-- Start of DOCUMENT PASSAGE --

They pretend to be knowledgable baseball fans, but trip themselves up every time because they are dead wrong.

Bill Conlin misspelled the word knowledgeable in a sentence criticizing people for not being as smart as they think they are. Some would call this ironic.

Bill Conlin pretends to know who these haters are and pretends to know they aren't knowledgeable baseball fans, but he tripped himself up because he is dead wrong.

(There is nothing like a writer who takes a sentence containing an opinion and tries to pass it off as fact. It's like me saying, "There are people who think Albert Pujols isn't the best player in baseball. Those people are stupid and dead wrong." It's an opinion for God's sake, not a fact! I think maybe someone spit in Conlin's oatmeal the morning he wrote this, he's very angry)

And egregiously stupid.

And Bill is a poor speller. I will let you decide his level of egregious stupidity on this.

Boy, talk about a shot across the bow. Calling these Howard-haters not real knowledgeable (except misspelling this word) and then calling them egregiously stupid. It sounds like he took personal offense to Howard not making the All-Star game. Which, because it is an exhibition game, is egregiously stupid.

I hear the reason why he was not voted into the All-Star Game by the fans - and Phillies fans basically ignored him while stuffing the ballot box for an injured Shane Victorino - is because the National League has all these great first basemen.

I like how Bill puts "great" in parenthesis. It's not like the reigning NL MVP or All-Star game MVP play first base or anything. The National League does have some great first basemen, even Albert Pujols didn't make the All-Star game this year. Let's look at the NL first basemen using basic easy statistics that Bill Conlin prefers (he LOVES RBI's) and some more advanced statistics that more reasonable humans use. All stats are as of the All-Star break.

Gaby Sanchez: .293/.374/.472, 13 home runs, 50 RBI's and an OPS+ of 132
Ryan Howard: .257/.353/.475, 18 home runs, 72 RBI's and an OPS+ of 127
Prince Fielder: .297/.418/.575, 22 home runs, 72 RBI's and an OPS+ of 169
Joey Votto: .324/.438/.507, 13 home runs, 55 RBI's and an OPS+ of 159
Albert Pujols: .280/.357/.500, 18 home runs, 50 RBI's and an OPS+ of 140

So I know Bitter Bill is being sarcastic, but there was some competition for first base in the All-Star game this year. Fielder and Votto deserved to make it and perhaps Howard got snubbed in favor of Gaby Sanchez, but someone had to represent the Florida Marlins in the game, so that makes some sense to have him on the team. Adding Howard and having 4 first basemen on the roster probably doesn't make sense. So basically, shut the hell up and quit crying.

And RH is no longer one of them . . .

That's not at all what is being said. Bill is taking this a bit personal. What is being said is three first basemen in the National League are playing better than Howard through the first half of the year. It is easier for Conlin to make a big hysterical, dramatic conclusion rather than just accept this isn't a dig at Howard from now until the future, but just the facts based on his first half performance. Bill prefers to make a big hysterical, dramatic conclusion because then it makes it sound like those who are critical of Howard are that much more unreasonable. Bill passes this criticism of Howard as a complete indictment of his play when that may not be entirely true.

-- End of DOCUMENT PASSAGE --
-- Start of RECORD EXCERPTS --

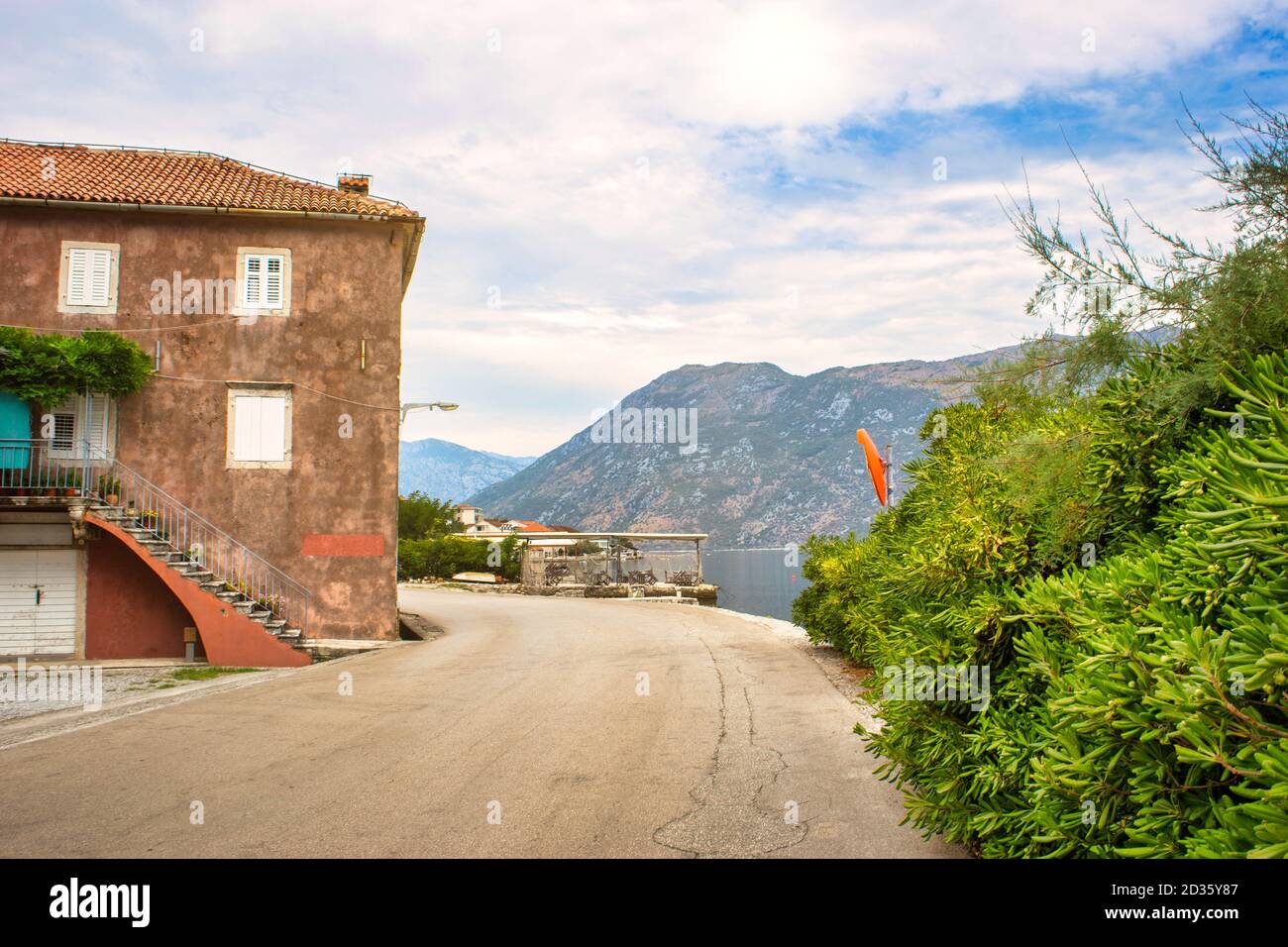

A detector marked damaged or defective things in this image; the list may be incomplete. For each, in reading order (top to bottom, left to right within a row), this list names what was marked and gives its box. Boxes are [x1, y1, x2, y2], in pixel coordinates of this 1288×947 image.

crack in asphalt [654, 628, 804, 860]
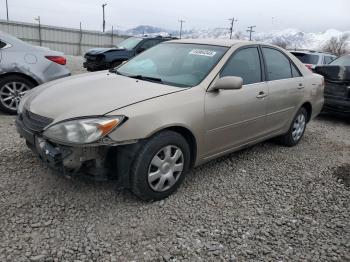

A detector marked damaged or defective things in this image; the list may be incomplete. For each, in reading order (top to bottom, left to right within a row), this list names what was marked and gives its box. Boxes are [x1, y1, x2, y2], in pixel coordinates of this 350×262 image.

damaged front bumper [16, 116, 113, 180]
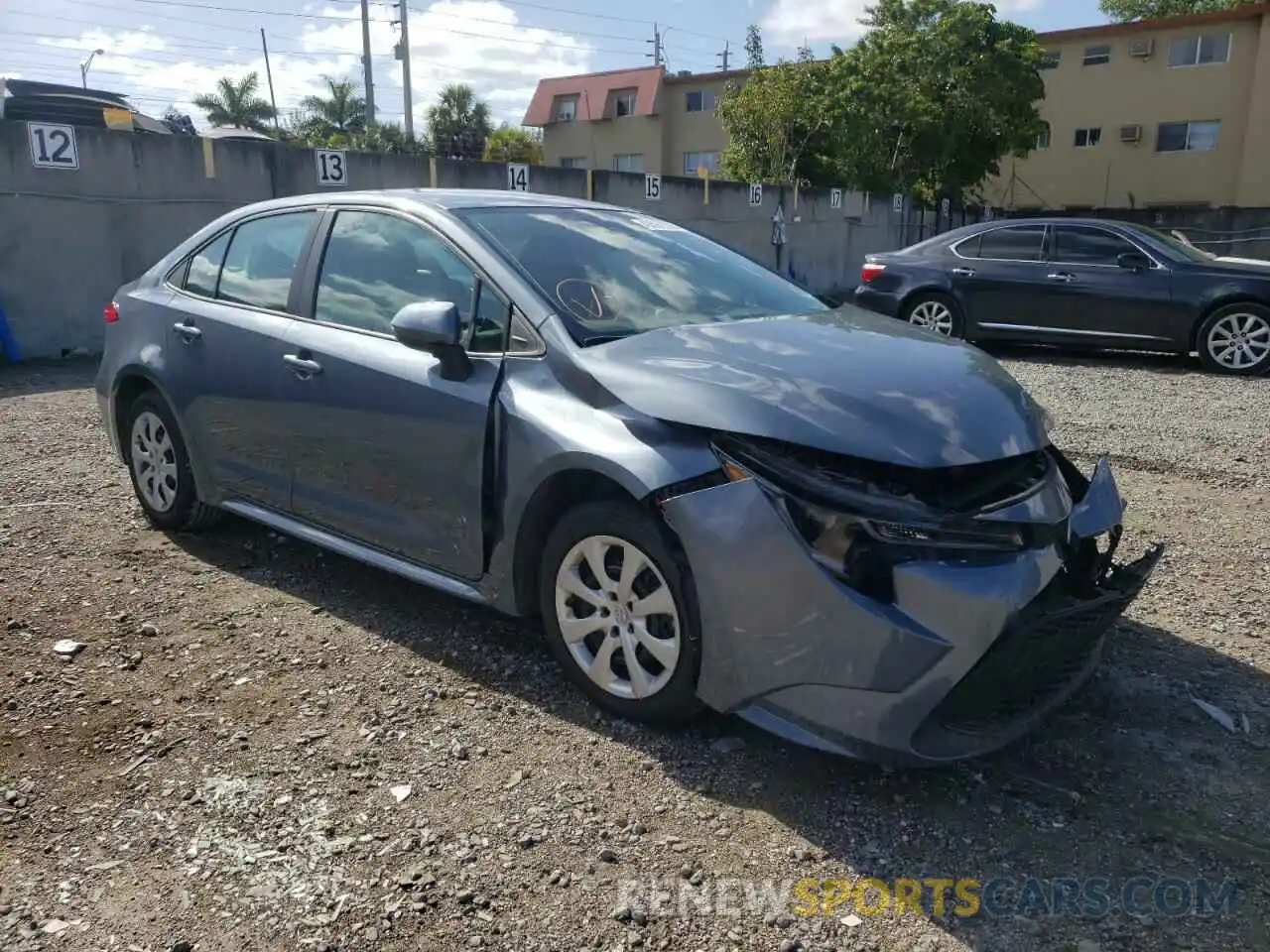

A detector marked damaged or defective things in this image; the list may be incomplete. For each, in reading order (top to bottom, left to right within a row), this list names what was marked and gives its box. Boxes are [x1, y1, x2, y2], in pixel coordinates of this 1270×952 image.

-- End of RECORD EXCERPTS --

■ **REQUIRED TASK**:
Write out the baseball blog post word for word. Begin at the words "And egregiously stupid." and stop after the words "is egregiously stupid.".

■ **THE OUTPUT**:
And egregiously stupid.

And Bill is a poor speller. I will let you decide his level of egregious stupidity on this.

Boy, talk about a shot across the bow. Calling these Howard-haters not real knowledgeable (except misspelling this word) and then calling them egregiously stupid. It sounds like he took personal offense to Howard not making the All-Star game. Which, because it is an exhibition game, is egregiously stupid.